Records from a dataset

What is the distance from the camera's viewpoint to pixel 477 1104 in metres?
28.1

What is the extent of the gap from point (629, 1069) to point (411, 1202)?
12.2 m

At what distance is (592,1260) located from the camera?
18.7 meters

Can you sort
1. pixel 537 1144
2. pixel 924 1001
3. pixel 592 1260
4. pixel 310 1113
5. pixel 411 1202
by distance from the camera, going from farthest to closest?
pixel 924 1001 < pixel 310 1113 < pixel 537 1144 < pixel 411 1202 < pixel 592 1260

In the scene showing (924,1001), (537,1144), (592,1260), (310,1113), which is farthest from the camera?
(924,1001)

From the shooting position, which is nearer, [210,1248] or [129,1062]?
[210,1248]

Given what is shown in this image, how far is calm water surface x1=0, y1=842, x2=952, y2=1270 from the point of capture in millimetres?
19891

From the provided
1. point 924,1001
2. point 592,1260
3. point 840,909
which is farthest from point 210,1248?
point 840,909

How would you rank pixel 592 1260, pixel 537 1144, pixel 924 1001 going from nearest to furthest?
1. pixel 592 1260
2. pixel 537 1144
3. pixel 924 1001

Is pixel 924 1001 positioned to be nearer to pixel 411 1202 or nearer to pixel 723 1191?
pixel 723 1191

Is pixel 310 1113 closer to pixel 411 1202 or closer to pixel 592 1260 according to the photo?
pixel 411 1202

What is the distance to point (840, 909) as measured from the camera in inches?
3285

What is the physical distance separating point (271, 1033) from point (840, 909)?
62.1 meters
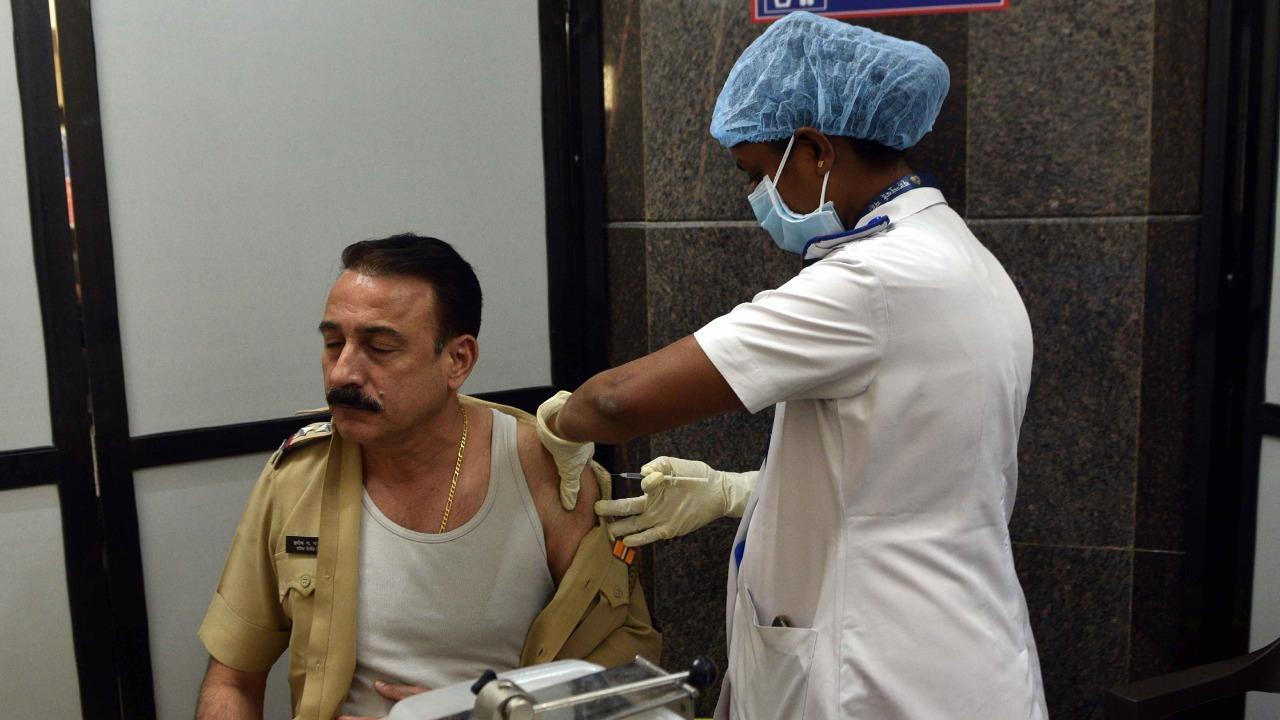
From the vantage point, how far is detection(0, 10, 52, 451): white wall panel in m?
2.05

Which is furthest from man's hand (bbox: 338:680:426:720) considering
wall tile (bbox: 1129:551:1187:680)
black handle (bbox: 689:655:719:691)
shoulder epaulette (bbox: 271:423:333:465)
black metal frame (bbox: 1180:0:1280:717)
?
black metal frame (bbox: 1180:0:1280:717)

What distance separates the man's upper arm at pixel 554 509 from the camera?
6.25 feet

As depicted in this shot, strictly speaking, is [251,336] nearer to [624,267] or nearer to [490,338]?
[490,338]

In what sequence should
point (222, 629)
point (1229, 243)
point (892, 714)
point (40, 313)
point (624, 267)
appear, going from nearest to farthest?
point (892, 714) < point (222, 629) < point (40, 313) < point (1229, 243) < point (624, 267)

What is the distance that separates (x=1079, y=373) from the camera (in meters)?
2.35

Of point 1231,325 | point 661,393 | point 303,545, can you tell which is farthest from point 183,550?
point 1231,325

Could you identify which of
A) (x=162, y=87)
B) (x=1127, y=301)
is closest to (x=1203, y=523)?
(x=1127, y=301)

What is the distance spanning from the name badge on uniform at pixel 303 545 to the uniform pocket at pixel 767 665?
73 centimetres

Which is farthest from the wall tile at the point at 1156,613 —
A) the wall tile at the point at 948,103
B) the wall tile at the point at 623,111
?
the wall tile at the point at 623,111

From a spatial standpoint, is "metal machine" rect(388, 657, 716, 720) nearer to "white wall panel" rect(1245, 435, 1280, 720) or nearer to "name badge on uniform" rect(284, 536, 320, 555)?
"name badge on uniform" rect(284, 536, 320, 555)

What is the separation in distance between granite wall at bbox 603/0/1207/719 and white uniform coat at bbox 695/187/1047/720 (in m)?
0.83

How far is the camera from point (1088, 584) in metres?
2.40

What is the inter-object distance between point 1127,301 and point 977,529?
105 centimetres

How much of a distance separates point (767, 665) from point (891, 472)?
0.36 m
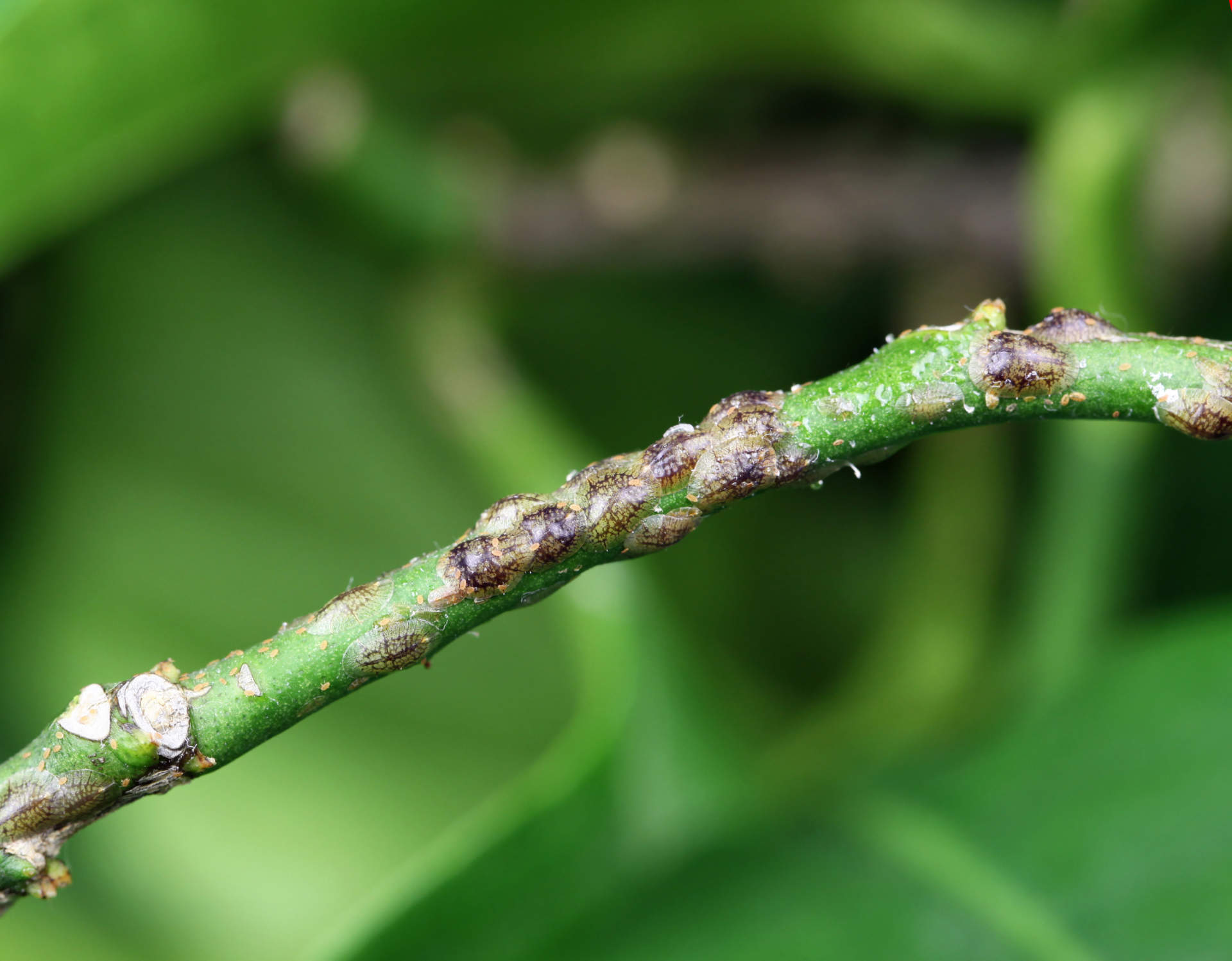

Given task — Extract all of the lines above verbatim, omitting the pictures from your answer.

Reply —
What is the distance from the camera's viewpoint to pixel 477 1104 in metres?
28.1

What is the extent of the gap from point (629, 1069) to point (411, 1202)?
12.2 m

At what distance is (592,1260) located from the camera?
18.7 meters

Can you sort
1. pixel 537 1144
2. pixel 924 1001
3. pixel 592 1260
4. pixel 310 1113
5. pixel 411 1202
by distance from the camera, going from farthest to closest?
pixel 924 1001 < pixel 310 1113 < pixel 537 1144 < pixel 411 1202 < pixel 592 1260

In the scene showing (924,1001), (537,1144), (592,1260), (310,1113), which is farthest from the camera?
(924,1001)

From the shooting position, which is nearer, [210,1248] or [129,1062]?
[210,1248]

Given what is shown in this image, how far is calm water surface x1=0, y1=842, x2=952, y2=1270 from the point of capture in millimetres?
19891

From the provided
1. point 924,1001
2. point 592,1260
3. point 840,909
which is farthest from point 210,1248?
point 840,909

How would you rank pixel 592 1260, pixel 537 1144, pixel 924 1001 going from nearest to furthest?
1. pixel 592 1260
2. pixel 537 1144
3. pixel 924 1001

Is pixel 924 1001 positioned to be nearer to pixel 411 1202 or nearer to pixel 723 1191?
pixel 723 1191

Is pixel 310 1113 closer to pixel 411 1202 or closer to pixel 592 1260 according to the photo?
pixel 411 1202

What is the distance to point (840, 909) as measured from the camera in inches?
3285

What is the physical distance separating point (271, 1033) from point (840, 909)?
62.1 meters
From the vantage point, how far is detection(0, 10, 52, 451): white wall panel in m?
2.05

Which is furthest from man's hand (bbox: 338:680:426:720) considering
wall tile (bbox: 1129:551:1187:680)
black handle (bbox: 689:655:719:691)
shoulder epaulette (bbox: 271:423:333:465)
black metal frame (bbox: 1180:0:1280:717)
?
black metal frame (bbox: 1180:0:1280:717)

What distance separates the man's upper arm at pixel 554 509 from the camera?
6.25 feet

As depicted in this shot, strictly speaking, is [251,336] nearer to [624,267] or nearer to [490,338]?
[490,338]

In what sequence should
point (222, 629)
point (1229, 243)
point (892, 714)
point (40, 313)
point (624, 267)
appear, going from nearest to farthest?
point (892, 714) < point (222, 629) < point (40, 313) < point (1229, 243) < point (624, 267)

What is the distance that separates (x=1079, y=373) from the camera (in meters)?
2.35

Of point 1231,325 | point 661,393 | point 303,545, can you tell which is farthest from point 183,550?
point 1231,325

Could you identify which of
A) (x=162, y=87)
B) (x=1127, y=301)
is closest to (x=1203, y=523)?
(x=1127, y=301)

What is the distance spanning from the name badge on uniform at pixel 303 545 to the uniform pocket at pixel 767 665?
73 centimetres

Which is farthest from the wall tile at the point at 1156,613 —
A) the wall tile at the point at 948,103
B) the wall tile at the point at 623,111
?
the wall tile at the point at 623,111

From a spatial standpoint, is "metal machine" rect(388, 657, 716, 720) nearer to "white wall panel" rect(1245, 435, 1280, 720) or nearer to "name badge on uniform" rect(284, 536, 320, 555)?
"name badge on uniform" rect(284, 536, 320, 555)

What is the separation in distance between granite wall at bbox 603/0/1207/719 and white uniform coat at bbox 695/187/1047/720 (in m)?
0.83

How far is the camera from point (1088, 584) in metres?
2.40

What is the inter-object distance between point 1127,301 and point 977,529?
105 centimetres

How much of a distance separates point (767, 665) from point (891, 472)?
0.36 m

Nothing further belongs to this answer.